While I sympathize with Pamela on this, there is a big danger to the message that no one ever gets “there”. If IdM is seen as a never ending journey of discovery too many vendors will decide to just “stay here” rather than “go to a there that doesn’t exist”. It’s the identity architect’s job to articulate an achievable vision of identity management for a specific enterprise. The enterprise must then take that vision and decide what to implement and when. It’s frustratingly slow process, but it’s process that does slowly improve the situation.

Two for the show

Ian Yip has more yet another humorous summary of the virtual-meta-active-directory-identity-bus-hub-proxie debate. You can catch Part II here and Part I here.

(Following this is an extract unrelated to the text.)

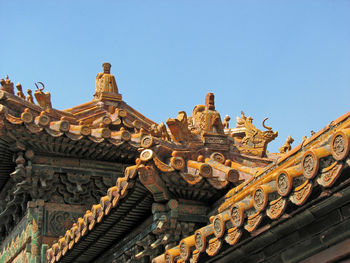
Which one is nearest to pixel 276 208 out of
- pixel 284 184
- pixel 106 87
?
pixel 284 184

I almost want to keep this debate going just so I can read Part III.

MySpace goes for OpenID

Simon Wilson points out that MySpace is announcing OpenID support. Reading these posts one could easily come to the conclusion that there are now 500 million people using OpenId, as opposed to a much smaller number of technology adopters.

I wonder. Has anyone made an attempt to estimate the number of people using OpenID? I would be very curious to see the estimates.

Although definitely a win for OpenID, it still doesn’t help where the shortfall really is, and that is in meaningful OpenID enabled relying parties. It’s telling to note that MySpace is not (unless I missed it) promising to let users log in to MySpace using OpenID.

You can’t build a highway with nothing but on ramps.